Re: JSH: Logic and paradox
- From: Rotwang <sg552@xxxxxxxxxxxxx>
- Date: Sat, 06 Oct 2007 06:05:40 -0700
James Harris wrote:
[stuff about logic]
James, I hope you don't mind if I provide an excerpt from a related
blog entry of yours: from
http://mymath.blogspot.com/2005/06/3-logic-more-basics.html
consider the sentence:
This sentence is false.
It has a logical value of -1, as it is negatable:
This sentence is not false.
You have made a rookie error here. The negation of the sentence "this
sentence is false" is not "this sentence is not false". That is
because the word "this" in the two sentences refer to different
things. That is, suppose we refer to the first sentence as U, so that
U is the sentence "Sentence U is false". Then the negation of U is the
sentence "Sentence U is not false". But this is not the same as U, so
it is not equivalent to "This sentence is not false".
As consider the suppose paradoxical statement:
Consider a set of all sets that exclude themselves.
That's not a statement.
That is a malformed statement as it violates 1. and 2. above. But to
know that you have to hold a certain amount of information in your
mind, sort of in the working space you might say of your brain.
If you lack the mental capacity to do that then your mental wiring
prevents you from comprehending that reality.
Let me explain in detail and see if you can hold in all the info:
A set of all sets that exclude themselves cannot exist as it needs to
include itself, but if it includes itself it excludes itself, so the
statement is malformed, as a set cannot include and exclude itself.

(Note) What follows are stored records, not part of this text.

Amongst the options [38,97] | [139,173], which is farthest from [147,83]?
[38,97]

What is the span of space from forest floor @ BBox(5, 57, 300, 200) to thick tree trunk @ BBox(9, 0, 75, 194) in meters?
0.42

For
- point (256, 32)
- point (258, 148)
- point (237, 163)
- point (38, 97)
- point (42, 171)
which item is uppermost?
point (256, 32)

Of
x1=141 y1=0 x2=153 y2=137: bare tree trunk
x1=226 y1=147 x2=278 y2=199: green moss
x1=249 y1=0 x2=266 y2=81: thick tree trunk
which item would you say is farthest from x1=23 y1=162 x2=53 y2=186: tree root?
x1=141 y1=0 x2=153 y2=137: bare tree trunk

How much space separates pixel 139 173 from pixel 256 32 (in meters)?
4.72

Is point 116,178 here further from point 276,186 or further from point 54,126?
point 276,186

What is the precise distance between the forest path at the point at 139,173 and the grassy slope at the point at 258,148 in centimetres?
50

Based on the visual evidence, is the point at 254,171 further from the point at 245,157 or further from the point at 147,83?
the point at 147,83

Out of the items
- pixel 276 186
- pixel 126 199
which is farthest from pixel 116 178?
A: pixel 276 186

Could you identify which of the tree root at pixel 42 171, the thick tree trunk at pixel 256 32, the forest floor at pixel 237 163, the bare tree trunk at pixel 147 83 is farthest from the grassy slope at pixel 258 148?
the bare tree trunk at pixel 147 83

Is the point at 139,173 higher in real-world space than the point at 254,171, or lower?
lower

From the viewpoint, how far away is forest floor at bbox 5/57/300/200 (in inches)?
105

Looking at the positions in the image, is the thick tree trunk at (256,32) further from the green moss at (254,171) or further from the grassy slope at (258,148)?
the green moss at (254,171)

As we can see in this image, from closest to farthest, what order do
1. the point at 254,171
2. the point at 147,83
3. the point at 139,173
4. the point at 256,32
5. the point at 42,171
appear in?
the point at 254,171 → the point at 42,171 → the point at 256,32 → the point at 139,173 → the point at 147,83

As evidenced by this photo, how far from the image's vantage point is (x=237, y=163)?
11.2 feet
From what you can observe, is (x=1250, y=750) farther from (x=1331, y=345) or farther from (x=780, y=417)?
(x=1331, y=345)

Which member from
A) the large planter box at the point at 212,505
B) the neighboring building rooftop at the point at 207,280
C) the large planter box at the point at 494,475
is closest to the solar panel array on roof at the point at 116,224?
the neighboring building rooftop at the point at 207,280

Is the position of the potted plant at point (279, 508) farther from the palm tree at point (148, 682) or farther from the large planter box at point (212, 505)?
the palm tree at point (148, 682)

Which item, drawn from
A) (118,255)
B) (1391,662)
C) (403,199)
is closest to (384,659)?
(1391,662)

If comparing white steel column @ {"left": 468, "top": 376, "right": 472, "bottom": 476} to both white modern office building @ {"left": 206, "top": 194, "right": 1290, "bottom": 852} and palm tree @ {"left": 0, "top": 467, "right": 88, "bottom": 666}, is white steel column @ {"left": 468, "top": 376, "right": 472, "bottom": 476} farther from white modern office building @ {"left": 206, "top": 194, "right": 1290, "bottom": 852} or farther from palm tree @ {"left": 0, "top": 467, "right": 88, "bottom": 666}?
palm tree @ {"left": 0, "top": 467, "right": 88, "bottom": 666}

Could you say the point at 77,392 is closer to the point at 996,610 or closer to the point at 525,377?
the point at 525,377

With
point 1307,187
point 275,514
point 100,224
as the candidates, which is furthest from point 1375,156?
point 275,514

Yes, we all understand Russell's paradox.
The easy fix is, consider a set of all sets that exclude themselves,
except itself.
So let me get this straight: when a theory such as Set Theory with
unrestricted comprehension contains a set which leads to a
contradiction, the "easy fix" is to consider a different set. Er, no.
That doesn't fix the problem, that just ignores the problem. You might
as well argue that... no, sorry. I can't think of an analogy that is
as dumb as this.
The exception creates a well-formed statement.
If you cannot follow that you may not be mentally capable of holding
enough information in mind long enough to connect the dots.
Yet the simple principle that controls what must be true is simply to
accept that equals means equal.
But to many people if you have x = y, you have DIFFERENT things, so in
their MINDS equal does NOT necessarily mean equal as x is not y, as
in, x is a different letter from y.
Get it, yet? I think that the human brain simply is less evolved than
most people realize and such considerations push its circuitry to
their maximum and for some people require capacity beyond their
maximum, so there is this notion of "logical paradox", when such a
thing is impossible.
Rather than spout this stuff about what logicians do and don't
understand, why not first learn a bit about what they've done? It's
painfully obvious that you don't know the first thing about first
order logic with equality, for example, which is highly relevant to
what you are talking about.
.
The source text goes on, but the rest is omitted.